Record set:
· · ·

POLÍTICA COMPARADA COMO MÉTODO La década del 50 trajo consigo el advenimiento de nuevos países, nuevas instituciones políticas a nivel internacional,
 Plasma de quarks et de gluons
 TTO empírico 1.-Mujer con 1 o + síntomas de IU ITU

· · ·

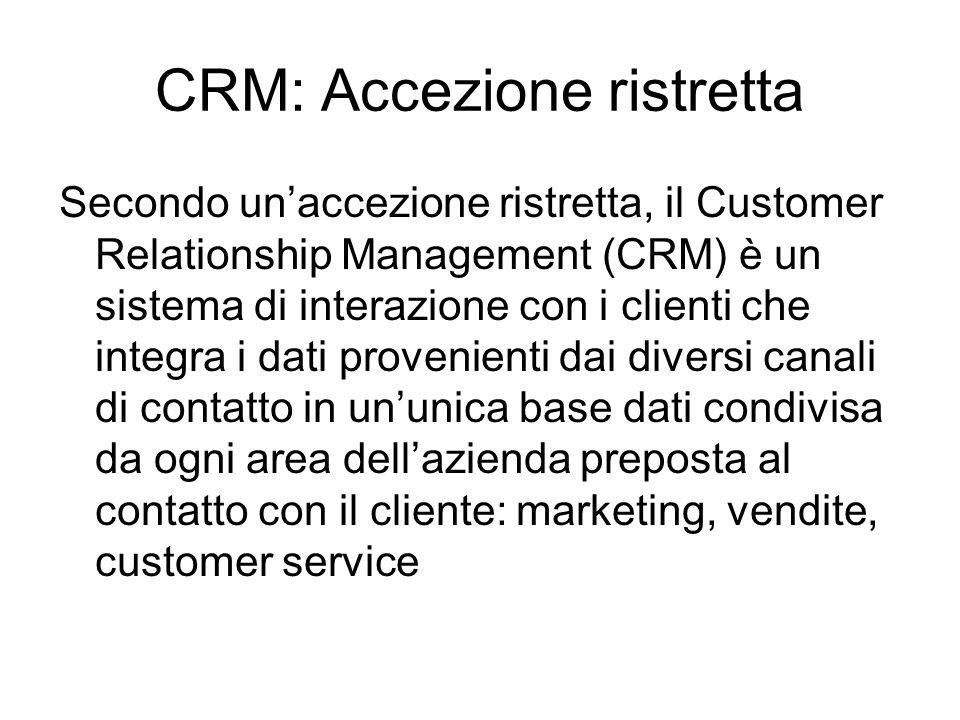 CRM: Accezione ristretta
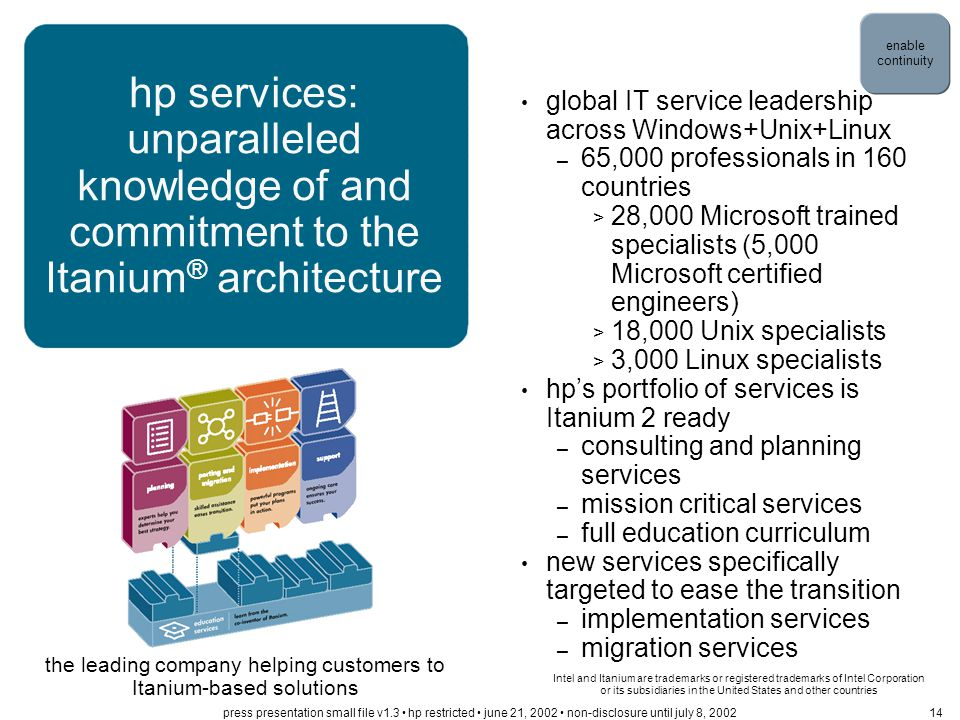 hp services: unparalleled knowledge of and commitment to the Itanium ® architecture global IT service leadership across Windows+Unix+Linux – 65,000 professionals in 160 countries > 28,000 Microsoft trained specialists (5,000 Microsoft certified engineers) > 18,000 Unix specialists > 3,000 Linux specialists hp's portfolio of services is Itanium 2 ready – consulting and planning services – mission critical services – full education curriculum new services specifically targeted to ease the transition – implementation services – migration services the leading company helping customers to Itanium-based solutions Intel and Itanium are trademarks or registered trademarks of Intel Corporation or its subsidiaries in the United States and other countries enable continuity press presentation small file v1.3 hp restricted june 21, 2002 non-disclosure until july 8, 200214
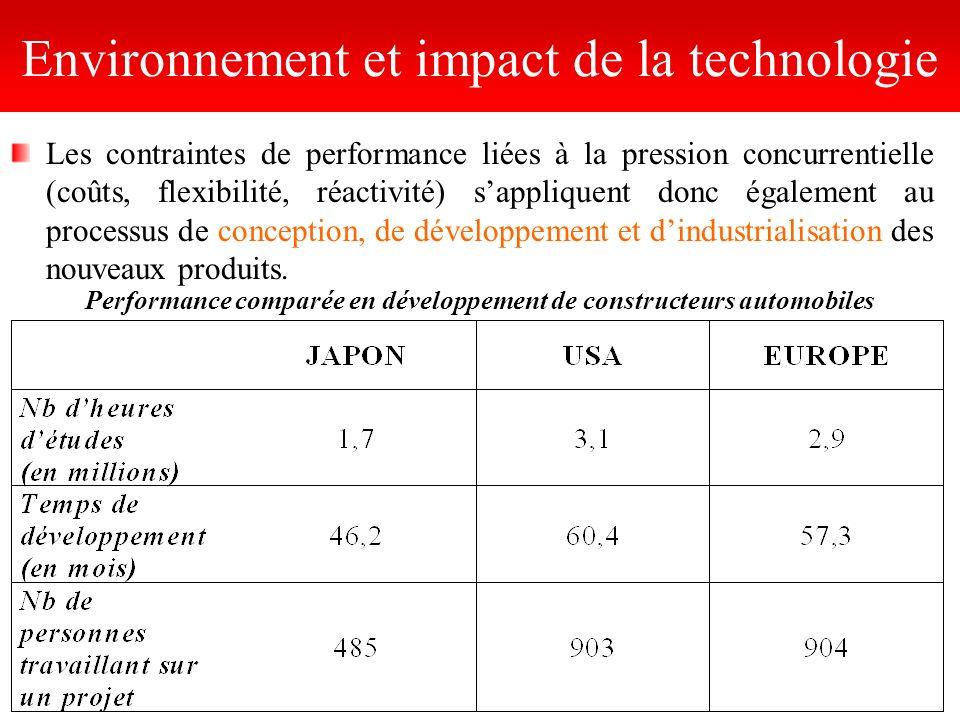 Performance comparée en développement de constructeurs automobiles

· · ·

What you should do: A verbatim reproduction is expected: starting at the line above that has "hp services: unparalleled", ending at the line that has "Performance comparée en", both included, and with no pictures and no other lines.

Reply to the task:
 hp services: unparalleled knowledge of and commitment to the Itanium ® architecture global IT service leadership across Windows+Unix+Linux – 65,000 professionals in 160 countries > 28,000 Microsoft trained specialists (5,000 Microsoft certified engineers) > 18,000 Unix specialists > 3,000 Linux specialists hp's portfolio of services is Itanium 2 ready – consulting and planning services – mission critical services – full education curriculum new services specifically targeted to ease the transition – implementation services – migration services the leading company helping customers to Itanium-based solutions Intel and Itanium are trademarks or registered trademarks of Intel Corporation or its subsidiaries in the United States and other countries enable continuity press presentation small file v1.3 hp restricted june 21, 2002 non-disclosure until july 8, 200214
 Performance comparée en développement de constructeurs automobiles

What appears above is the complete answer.